> **EXCERTO PARA LEITURA**:
Pergunto-me simplesmente, então, o que é feito da arte do salto, aquele que é preciso realizar quando nos arriscamos, quando resistimos à repetição ou nos colocamos em perigo para transformar um estado da matéria ou um estado do mundo.

Marie-José Mondzain, in Sideração.

20 de fevereiro de 2018

com a chegada desta Primavera precoce, tenho subitamente a sensação — que me devora — de ser jovem e de tudo se mostrar afável à minha passagem. contudo, à promessa de um novo início oponho uma madura desconfiança e entrego-me ao que faço. penso nos meus amigos. daqui a pouco desapareceremos um a um sem deixar rasto e ainda assim, basta para isso um pouco de saúde, hoje é a esperança que nos invade. tem um duplo deleite ser-se jovem quando se começa a envelhecer. como num romance em fogo lento, a vida tem uma excessiva, imponderável evidência.

> **TAREFA A REALIZAR**:
Responda às perguntas seguintes com base no excerto.
(a) De que obra é retirada a citação de Marie-José Mondzain?
(b) Que data está indicada antes da entrada?
(c) Que estação do ano chega precocemente, segundo a entrada?

> **EXTRATO DE DADOS**:
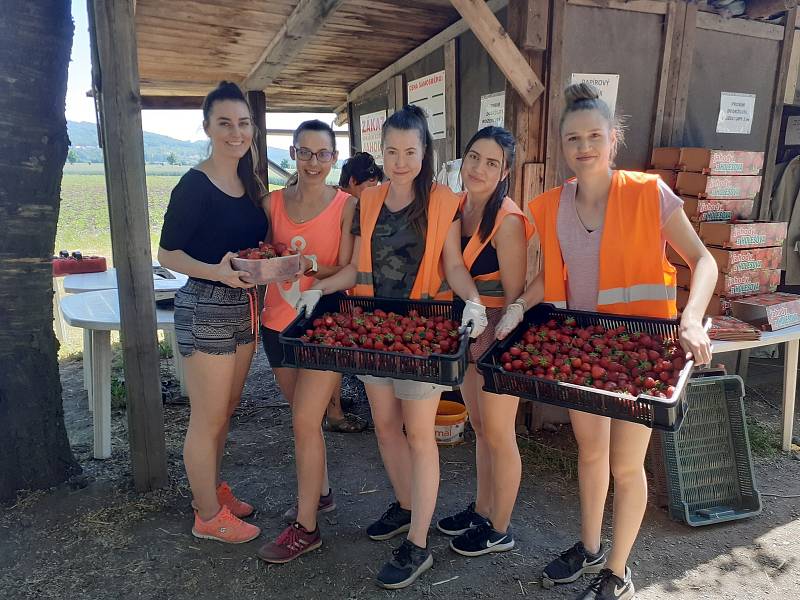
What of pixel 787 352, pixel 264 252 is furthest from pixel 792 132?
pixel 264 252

==

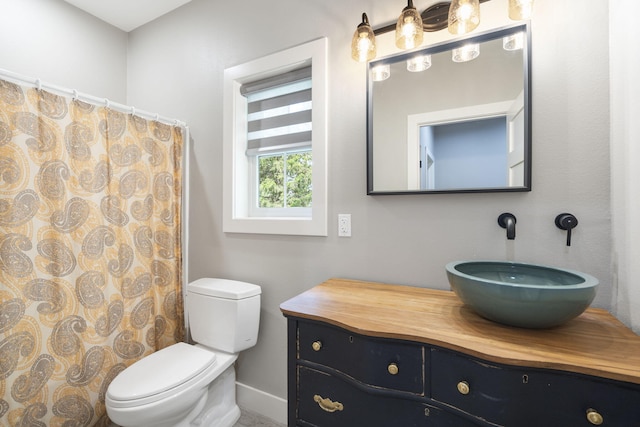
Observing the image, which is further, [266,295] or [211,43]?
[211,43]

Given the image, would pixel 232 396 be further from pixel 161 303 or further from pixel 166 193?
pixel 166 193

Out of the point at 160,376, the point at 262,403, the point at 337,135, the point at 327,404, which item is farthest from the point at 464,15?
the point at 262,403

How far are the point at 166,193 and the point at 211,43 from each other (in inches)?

==

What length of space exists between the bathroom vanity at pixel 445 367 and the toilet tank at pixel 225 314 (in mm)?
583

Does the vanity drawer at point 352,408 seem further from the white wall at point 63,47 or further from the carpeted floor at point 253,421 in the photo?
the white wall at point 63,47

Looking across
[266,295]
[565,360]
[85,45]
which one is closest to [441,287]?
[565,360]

> **ESPAÇO DE RESPOSTA**:
(a) Sideração.
(b) 20 de fevereiro de 2018.
(c) A Primavera.